Interestingly attractive and a total jerk. What else should I have expected at a school so exclusive no one I knew had ever heard of it before Cade’s scholarship offer had shown up in the mail?

I cocked my head and narrowed my eyes right back at him. “You don’t really think I give a shit what you want, do you?”

He shrugged, seemingly unfazed. “I’m just saying you’re wasting your time. Whatever you’re looking to get out of this place, it’s not here.”

“Somehow I’d rather not just take your word for that,” I informed him, and marched on by.

The girls murmured to each other as I passed them. I only caught the words “never learn” and nothing else. What did they even think I was here for? Was their hostility simply because I didn’t fit the typical new student vibe and that pissed them off? As if I even wanted to be here at their gothic nightmare of a school.

I tramped up the porch steps and across the creaky boards to the front door. It swung open at my tug. With a clench of my jaw, I stepped into the dim space on the other side.

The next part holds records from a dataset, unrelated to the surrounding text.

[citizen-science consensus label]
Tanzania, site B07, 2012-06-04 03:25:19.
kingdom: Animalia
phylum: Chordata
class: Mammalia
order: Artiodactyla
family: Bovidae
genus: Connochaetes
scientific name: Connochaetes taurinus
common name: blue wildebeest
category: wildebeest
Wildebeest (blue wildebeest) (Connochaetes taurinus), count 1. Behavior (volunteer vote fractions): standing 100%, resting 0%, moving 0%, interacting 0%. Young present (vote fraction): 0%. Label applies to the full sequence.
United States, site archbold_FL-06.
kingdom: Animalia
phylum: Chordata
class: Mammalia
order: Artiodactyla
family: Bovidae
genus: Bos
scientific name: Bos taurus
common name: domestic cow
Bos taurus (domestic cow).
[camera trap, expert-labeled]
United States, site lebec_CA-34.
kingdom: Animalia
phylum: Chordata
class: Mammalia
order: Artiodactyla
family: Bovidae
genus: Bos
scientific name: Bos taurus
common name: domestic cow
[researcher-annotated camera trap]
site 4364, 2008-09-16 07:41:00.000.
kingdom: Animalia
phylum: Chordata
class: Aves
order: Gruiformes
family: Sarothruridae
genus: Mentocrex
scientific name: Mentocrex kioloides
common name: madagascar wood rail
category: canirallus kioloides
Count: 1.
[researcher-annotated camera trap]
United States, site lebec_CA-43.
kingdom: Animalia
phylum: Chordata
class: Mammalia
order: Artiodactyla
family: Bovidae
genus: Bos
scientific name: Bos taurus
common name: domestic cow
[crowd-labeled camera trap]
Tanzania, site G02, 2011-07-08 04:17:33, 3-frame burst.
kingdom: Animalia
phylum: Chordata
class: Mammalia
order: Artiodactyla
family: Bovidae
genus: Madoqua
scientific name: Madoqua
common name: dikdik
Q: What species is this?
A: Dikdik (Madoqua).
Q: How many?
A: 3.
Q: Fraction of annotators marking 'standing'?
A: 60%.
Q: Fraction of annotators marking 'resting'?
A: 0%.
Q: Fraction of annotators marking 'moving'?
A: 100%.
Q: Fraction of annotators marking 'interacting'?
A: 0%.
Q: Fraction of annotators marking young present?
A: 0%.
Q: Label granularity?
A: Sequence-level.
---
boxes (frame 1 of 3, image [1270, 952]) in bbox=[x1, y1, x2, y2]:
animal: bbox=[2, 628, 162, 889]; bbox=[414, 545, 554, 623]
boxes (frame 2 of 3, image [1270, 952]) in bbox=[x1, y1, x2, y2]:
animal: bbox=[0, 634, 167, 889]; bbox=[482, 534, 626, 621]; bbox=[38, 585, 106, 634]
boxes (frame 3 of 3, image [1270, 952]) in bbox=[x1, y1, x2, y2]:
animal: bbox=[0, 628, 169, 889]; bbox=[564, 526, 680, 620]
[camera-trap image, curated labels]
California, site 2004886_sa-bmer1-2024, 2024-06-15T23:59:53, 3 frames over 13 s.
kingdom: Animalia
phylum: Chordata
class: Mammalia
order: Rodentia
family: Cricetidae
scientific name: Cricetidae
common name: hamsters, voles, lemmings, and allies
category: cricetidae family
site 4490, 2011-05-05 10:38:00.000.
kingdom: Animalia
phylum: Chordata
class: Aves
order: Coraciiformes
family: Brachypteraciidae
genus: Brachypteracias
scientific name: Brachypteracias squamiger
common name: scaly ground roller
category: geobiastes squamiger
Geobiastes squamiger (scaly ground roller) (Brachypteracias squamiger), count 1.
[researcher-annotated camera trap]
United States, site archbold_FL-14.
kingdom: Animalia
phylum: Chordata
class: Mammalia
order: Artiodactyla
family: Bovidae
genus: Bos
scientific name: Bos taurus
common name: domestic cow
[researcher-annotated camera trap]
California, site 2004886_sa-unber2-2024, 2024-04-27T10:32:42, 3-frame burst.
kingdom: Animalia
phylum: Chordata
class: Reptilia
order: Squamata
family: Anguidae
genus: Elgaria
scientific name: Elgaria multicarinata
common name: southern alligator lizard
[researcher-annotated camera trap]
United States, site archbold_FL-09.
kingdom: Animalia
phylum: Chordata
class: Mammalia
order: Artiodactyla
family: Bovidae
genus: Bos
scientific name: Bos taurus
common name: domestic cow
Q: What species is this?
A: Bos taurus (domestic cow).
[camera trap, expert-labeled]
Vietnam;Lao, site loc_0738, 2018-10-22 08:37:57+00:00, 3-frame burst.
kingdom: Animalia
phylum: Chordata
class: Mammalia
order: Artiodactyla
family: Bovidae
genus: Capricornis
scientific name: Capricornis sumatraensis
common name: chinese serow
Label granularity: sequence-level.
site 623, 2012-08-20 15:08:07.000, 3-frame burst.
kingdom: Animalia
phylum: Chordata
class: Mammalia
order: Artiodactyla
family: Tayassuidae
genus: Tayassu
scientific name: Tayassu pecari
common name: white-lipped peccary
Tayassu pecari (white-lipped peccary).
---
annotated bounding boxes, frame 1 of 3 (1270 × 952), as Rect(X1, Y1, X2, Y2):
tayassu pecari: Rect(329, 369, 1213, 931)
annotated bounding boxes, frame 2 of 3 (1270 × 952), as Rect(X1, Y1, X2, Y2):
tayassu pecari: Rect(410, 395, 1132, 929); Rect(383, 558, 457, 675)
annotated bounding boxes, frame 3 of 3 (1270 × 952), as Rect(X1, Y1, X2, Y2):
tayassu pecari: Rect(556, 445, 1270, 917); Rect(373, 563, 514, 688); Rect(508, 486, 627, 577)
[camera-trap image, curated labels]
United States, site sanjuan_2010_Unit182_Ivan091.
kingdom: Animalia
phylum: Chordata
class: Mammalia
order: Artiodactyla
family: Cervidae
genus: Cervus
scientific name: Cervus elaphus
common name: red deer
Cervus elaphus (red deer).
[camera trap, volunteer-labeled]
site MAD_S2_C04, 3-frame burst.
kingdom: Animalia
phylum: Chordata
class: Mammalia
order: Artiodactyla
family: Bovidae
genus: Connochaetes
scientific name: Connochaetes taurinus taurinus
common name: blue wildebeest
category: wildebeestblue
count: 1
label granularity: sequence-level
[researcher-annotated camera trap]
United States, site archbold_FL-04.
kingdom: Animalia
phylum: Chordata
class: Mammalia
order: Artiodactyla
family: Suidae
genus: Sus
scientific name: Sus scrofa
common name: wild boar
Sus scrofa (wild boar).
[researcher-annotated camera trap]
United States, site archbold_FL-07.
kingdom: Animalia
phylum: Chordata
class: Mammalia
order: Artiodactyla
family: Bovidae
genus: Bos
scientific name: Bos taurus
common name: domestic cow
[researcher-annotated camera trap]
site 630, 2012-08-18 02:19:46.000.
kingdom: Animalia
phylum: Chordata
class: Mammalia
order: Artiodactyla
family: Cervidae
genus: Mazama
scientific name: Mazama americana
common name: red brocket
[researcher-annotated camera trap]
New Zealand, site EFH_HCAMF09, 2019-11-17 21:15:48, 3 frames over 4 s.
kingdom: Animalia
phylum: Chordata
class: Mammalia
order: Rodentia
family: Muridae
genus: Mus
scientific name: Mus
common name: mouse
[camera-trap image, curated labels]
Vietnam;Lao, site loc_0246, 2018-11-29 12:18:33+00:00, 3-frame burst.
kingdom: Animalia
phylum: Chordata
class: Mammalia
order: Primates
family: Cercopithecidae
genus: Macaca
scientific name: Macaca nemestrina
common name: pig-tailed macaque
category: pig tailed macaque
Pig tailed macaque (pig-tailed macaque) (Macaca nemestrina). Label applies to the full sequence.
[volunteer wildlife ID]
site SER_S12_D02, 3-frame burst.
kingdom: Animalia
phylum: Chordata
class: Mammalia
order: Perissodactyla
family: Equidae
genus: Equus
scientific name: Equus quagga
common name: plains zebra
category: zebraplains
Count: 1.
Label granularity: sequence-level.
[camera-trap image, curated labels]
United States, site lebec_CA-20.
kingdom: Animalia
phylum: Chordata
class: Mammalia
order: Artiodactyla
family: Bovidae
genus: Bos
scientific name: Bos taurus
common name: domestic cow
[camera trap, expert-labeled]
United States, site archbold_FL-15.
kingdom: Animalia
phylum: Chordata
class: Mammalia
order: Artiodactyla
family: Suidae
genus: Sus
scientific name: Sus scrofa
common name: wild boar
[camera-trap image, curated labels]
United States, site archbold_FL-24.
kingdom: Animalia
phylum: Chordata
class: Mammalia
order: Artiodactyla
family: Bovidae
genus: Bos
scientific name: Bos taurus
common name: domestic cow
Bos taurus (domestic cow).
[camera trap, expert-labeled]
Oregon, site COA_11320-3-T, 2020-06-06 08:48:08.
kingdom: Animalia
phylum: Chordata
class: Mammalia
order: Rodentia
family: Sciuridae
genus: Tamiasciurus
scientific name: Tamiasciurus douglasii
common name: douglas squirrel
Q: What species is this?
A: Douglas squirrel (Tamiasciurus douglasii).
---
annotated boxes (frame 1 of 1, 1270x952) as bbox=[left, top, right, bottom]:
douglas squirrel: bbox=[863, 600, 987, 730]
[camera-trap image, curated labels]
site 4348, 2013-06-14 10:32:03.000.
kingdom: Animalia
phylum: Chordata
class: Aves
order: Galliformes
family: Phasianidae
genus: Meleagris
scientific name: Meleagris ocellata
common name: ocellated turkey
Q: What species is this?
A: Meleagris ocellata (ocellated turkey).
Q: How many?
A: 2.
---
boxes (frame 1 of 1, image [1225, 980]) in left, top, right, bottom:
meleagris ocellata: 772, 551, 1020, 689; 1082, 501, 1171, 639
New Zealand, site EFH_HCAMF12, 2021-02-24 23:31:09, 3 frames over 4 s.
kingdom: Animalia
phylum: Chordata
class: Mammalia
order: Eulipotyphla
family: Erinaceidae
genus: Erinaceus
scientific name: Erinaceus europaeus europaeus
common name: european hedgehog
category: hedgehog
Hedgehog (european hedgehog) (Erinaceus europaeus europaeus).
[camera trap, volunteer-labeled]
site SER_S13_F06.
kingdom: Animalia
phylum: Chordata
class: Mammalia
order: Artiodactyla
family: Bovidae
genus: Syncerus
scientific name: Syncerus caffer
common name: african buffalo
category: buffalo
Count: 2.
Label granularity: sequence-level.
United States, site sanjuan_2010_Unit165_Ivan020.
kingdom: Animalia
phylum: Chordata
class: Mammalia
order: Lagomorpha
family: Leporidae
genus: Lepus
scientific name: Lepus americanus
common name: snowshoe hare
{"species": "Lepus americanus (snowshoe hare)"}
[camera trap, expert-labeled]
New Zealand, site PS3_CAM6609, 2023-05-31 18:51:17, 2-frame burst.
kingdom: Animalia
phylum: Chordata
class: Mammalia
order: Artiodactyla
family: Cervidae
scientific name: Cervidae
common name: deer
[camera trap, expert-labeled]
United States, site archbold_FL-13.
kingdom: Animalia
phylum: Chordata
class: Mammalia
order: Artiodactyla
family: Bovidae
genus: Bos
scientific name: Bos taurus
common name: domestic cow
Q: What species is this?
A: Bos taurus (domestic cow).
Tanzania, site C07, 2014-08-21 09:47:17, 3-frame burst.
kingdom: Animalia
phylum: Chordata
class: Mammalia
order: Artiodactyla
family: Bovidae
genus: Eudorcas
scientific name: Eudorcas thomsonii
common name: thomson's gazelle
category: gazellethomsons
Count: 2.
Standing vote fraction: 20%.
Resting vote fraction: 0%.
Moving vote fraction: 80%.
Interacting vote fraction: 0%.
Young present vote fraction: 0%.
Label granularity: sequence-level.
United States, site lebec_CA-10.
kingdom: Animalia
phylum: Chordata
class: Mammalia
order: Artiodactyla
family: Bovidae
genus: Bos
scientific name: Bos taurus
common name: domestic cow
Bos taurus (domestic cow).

The massive foyer was lit by a large, circular chandelier gleaming overhead, but the dark wood paneling that covered every wall sucked up that light. A crimson-and-gold Persian rug sprawled several feet across the polished floor to a broad staircase. On either side of its base gleamed matching suits of medieval armor, massive shields braced in front of them. The stairs split at a landing halfway up and veered off in opposite directions toward separate wings of the building.

On the first floor, arched doorways led to first-floor hallways beyond the staircase; another doorway at my right opened into a sitting room with a cluster of Victorian sofas, although no one was sitting in there right now. At my left, a closed door held a brass sign etched with the words Main Office.

The rose smell had followed me inside. Here, it was cut by a hint of something stale, like old clothes that had been shut away in an attic for decades. My nose itched with it.

I turned and rapped on the office door, figuring that was my best starting place.

A tall, almost spindly man answered my knock. He peered down at me over his hooked nose with piercing blue-gray eyes, his silver hair slicked back from his forehead as solidly smooth as if it’d been sculpted onto his head. Even his pale skin had a silver sheen to it, as if his advancing age had started to leach all the color out of him from head to toe. His dark gray suit matched perfectly.